***** AVAILABLE RECORDS *****

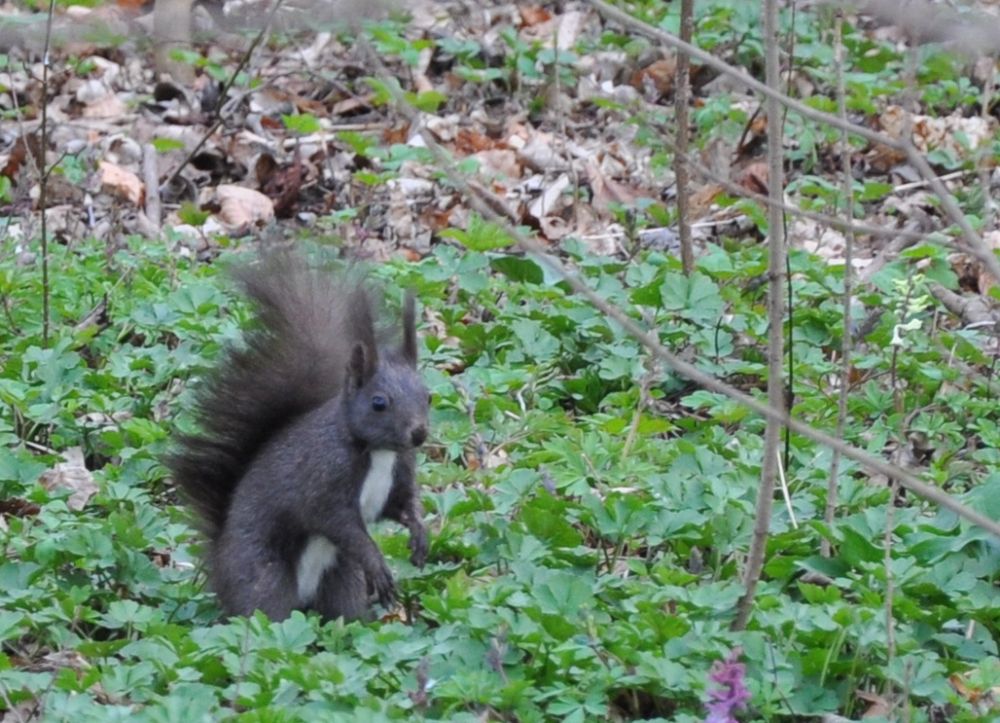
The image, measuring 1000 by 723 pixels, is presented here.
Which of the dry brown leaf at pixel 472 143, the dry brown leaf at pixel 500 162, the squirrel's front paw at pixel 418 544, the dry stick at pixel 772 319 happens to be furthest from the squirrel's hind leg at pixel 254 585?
the dry brown leaf at pixel 472 143

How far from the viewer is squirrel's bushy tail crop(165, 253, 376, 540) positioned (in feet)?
12.0

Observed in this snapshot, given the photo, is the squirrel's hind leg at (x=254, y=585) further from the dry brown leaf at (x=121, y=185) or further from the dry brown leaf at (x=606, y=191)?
the dry brown leaf at (x=121, y=185)

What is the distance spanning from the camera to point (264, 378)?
12.1 feet

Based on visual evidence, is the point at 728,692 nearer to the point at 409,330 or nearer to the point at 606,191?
Result: the point at 409,330

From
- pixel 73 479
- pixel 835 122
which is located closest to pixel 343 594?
pixel 73 479

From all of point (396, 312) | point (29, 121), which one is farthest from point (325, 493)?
point (29, 121)

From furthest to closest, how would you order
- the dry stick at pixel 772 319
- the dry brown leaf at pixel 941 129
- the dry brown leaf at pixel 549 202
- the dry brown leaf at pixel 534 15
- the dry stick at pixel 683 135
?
the dry brown leaf at pixel 534 15, the dry brown leaf at pixel 941 129, the dry brown leaf at pixel 549 202, the dry stick at pixel 683 135, the dry stick at pixel 772 319

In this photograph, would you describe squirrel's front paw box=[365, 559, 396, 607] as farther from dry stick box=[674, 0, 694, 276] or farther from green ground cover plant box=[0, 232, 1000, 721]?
dry stick box=[674, 0, 694, 276]

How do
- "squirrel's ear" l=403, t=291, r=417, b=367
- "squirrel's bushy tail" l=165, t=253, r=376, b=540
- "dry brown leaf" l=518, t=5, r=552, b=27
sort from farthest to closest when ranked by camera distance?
"dry brown leaf" l=518, t=5, r=552, b=27 → "squirrel's bushy tail" l=165, t=253, r=376, b=540 → "squirrel's ear" l=403, t=291, r=417, b=367

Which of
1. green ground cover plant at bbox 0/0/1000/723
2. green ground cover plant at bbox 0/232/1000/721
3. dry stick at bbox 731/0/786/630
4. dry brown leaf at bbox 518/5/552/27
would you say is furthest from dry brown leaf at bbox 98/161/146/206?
dry stick at bbox 731/0/786/630

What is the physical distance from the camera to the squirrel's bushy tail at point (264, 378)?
144 inches

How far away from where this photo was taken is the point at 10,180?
262 inches

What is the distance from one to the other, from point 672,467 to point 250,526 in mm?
1010

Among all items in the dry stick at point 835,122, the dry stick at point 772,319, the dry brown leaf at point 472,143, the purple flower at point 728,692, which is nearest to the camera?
the dry stick at point 835,122
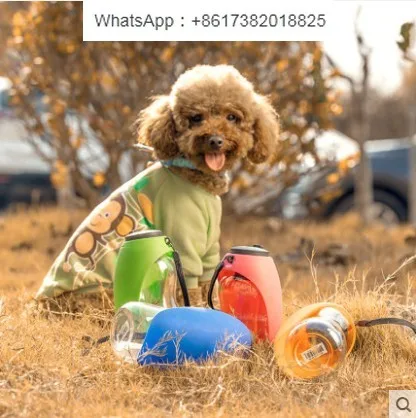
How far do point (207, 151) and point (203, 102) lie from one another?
0.73 feet

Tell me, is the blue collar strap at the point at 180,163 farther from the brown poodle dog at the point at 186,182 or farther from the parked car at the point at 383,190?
the parked car at the point at 383,190

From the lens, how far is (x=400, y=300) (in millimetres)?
4680

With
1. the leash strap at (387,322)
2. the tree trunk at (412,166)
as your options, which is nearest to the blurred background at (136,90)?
the tree trunk at (412,166)

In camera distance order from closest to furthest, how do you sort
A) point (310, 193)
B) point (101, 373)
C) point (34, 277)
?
1. point (101, 373)
2. point (34, 277)
3. point (310, 193)

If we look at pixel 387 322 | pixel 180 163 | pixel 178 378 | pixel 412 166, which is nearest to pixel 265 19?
pixel 180 163

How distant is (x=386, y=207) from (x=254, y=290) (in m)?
6.67

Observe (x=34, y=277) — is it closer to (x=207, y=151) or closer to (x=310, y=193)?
(x=207, y=151)

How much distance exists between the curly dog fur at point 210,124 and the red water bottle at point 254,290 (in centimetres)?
71

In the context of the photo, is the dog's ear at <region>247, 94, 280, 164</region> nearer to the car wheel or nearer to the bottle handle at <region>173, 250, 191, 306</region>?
the bottle handle at <region>173, 250, 191, 306</region>

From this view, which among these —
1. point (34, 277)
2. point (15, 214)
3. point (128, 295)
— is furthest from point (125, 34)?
point (15, 214)

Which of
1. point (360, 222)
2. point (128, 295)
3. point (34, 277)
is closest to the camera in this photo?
point (128, 295)

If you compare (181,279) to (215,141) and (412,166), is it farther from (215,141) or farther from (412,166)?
Answer: (412,166)

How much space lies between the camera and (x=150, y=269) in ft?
13.4

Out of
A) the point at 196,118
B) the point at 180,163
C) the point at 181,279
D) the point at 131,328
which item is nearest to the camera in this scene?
the point at 131,328
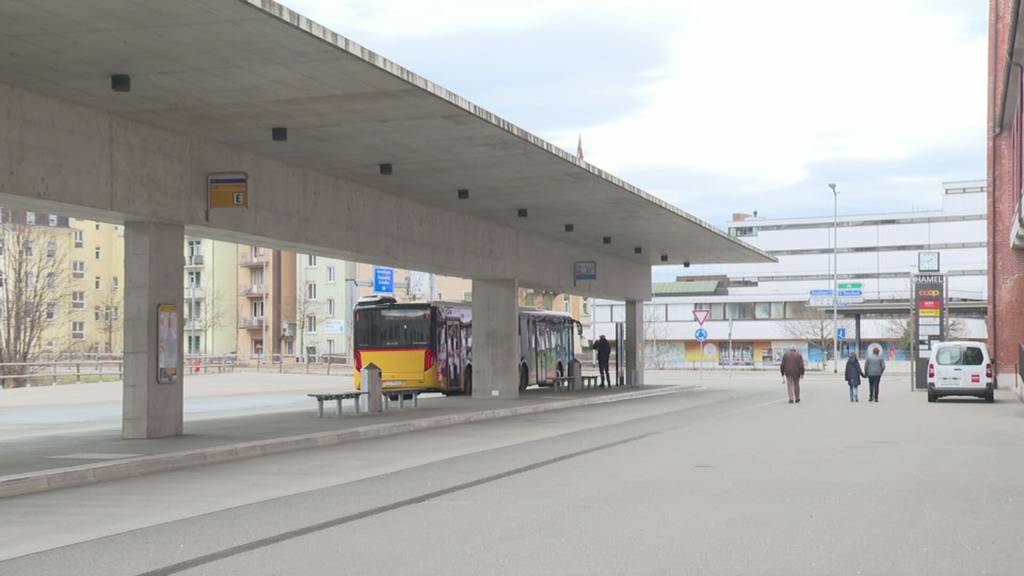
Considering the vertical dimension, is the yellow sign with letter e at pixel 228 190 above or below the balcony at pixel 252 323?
above

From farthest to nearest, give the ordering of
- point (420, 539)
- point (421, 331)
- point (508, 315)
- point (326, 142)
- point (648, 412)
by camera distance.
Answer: point (421, 331)
point (508, 315)
point (648, 412)
point (326, 142)
point (420, 539)

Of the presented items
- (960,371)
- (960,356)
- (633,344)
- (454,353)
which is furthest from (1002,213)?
(454,353)

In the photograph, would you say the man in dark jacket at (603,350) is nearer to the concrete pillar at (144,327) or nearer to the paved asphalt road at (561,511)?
the paved asphalt road at (561,511)

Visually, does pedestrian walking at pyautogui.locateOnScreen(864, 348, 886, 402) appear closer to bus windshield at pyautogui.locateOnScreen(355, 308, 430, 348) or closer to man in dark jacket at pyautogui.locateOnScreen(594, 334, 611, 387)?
man in dark jacket at pyautogui.locateOnScreen(594, 334, 611, 387)

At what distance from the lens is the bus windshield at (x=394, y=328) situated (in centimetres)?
3847

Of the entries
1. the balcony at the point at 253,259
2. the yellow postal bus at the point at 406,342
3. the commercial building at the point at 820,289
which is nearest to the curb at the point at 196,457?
the yellow postal bus at the point at 406,342

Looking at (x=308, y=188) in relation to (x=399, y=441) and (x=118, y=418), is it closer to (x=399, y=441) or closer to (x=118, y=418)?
(x=399, y=441)

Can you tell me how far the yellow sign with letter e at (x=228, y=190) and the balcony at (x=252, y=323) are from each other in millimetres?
91293

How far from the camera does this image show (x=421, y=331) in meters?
38.5

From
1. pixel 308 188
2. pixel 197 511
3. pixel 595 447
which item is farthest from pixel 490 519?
pixel 308 188

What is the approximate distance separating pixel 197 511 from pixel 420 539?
3.36m

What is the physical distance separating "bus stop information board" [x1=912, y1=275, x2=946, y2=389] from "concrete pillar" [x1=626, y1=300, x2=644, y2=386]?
34.7ft

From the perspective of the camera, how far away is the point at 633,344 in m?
49.2

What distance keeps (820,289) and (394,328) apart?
84416 millimetres
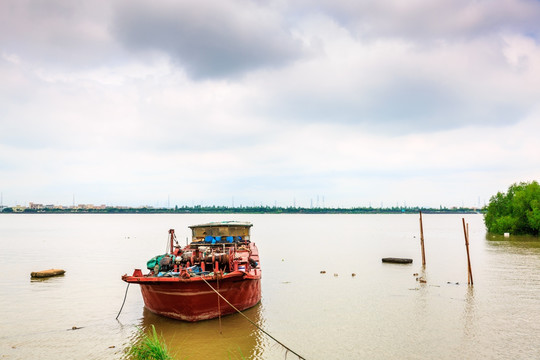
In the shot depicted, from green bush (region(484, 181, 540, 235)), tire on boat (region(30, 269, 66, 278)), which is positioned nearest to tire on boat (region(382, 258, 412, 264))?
tire on boat (region(30, 269, 66, 278))

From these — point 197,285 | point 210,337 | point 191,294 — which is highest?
point 197,285

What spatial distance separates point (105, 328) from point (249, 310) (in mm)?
6425

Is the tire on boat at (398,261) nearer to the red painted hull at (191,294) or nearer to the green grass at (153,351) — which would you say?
the red painted hull at (191,294)

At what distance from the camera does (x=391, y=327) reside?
1653cm

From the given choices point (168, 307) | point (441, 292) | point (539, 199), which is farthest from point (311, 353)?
point (539, 199)

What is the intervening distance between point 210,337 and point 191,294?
1771 mm

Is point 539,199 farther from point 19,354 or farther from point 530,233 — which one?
point 19,354

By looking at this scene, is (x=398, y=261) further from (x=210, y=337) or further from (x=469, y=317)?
(x=210, y=337)

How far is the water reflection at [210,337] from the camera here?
521 inches

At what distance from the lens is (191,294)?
1501 centimetres

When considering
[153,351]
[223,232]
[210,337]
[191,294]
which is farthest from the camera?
[223,232]

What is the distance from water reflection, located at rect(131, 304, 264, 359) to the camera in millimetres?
13242

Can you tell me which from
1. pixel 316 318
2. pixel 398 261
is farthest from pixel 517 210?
pixel 316 318

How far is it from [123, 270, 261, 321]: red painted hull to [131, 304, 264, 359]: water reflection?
1.16ft
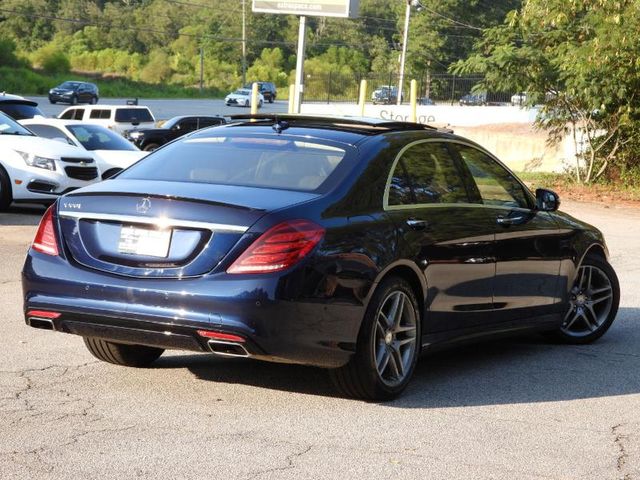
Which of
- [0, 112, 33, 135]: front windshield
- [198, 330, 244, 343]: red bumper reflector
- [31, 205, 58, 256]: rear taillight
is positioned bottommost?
[0, 112, 33, 135]: front windshield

*****

## WHAT IS EXPECTED
Nothing but the lines from the line containing "At what distance from the camera" through the last line of the records above is to be extracted, exactly and with no pictures.

## REPLY
At what distance from the camera does (x=391, y=327) reside?
1653cm

From the given choices point (168, 307) | point (441, 292) | point (539, 199), which is farthest from point (311, 353)?
point (539, 199)

What is the intervening distance between point 210,337 and point 191,294?
1771 mm

Is point 539,199 farther from point 19,354 or farther from point 530,233 — which one?
point 19,354

By looking at this scene, is (x=398, y=261) further from (x=210, y=337) or further from (x=469, y=317)?
(x=210, y=337)

How far is the water reflection at [210,337] from the camera here?
521 inches

At what distance from the lens is (191,294)?
1501 centimetres

When considering
[153,351]
[223,232]
[210,337]
[191,294]
which is farthest from the camera?
[223,232]

What is the distance from water reflection, located at rect(131, 304, 264, 359) to the camera in millimetres?
13242

Can you tell me which from
1. pixel 316 318
2. pixel 398 261
is farthest from pixel 517 210?
pixel 316 318

How far is it from [123, 270, 261, 321]: red painted hull to [131, 304, 264, 359]: water reflection?
1.16ft
Which of
- [0, 112, 33, 135]: front windshield
- [198, 330, 244, 343]: red bumper reflector
- [31, 205, 58, 256]: rear taillight
is positioned bottommost?
[0, 112, 33, 135]: front windshield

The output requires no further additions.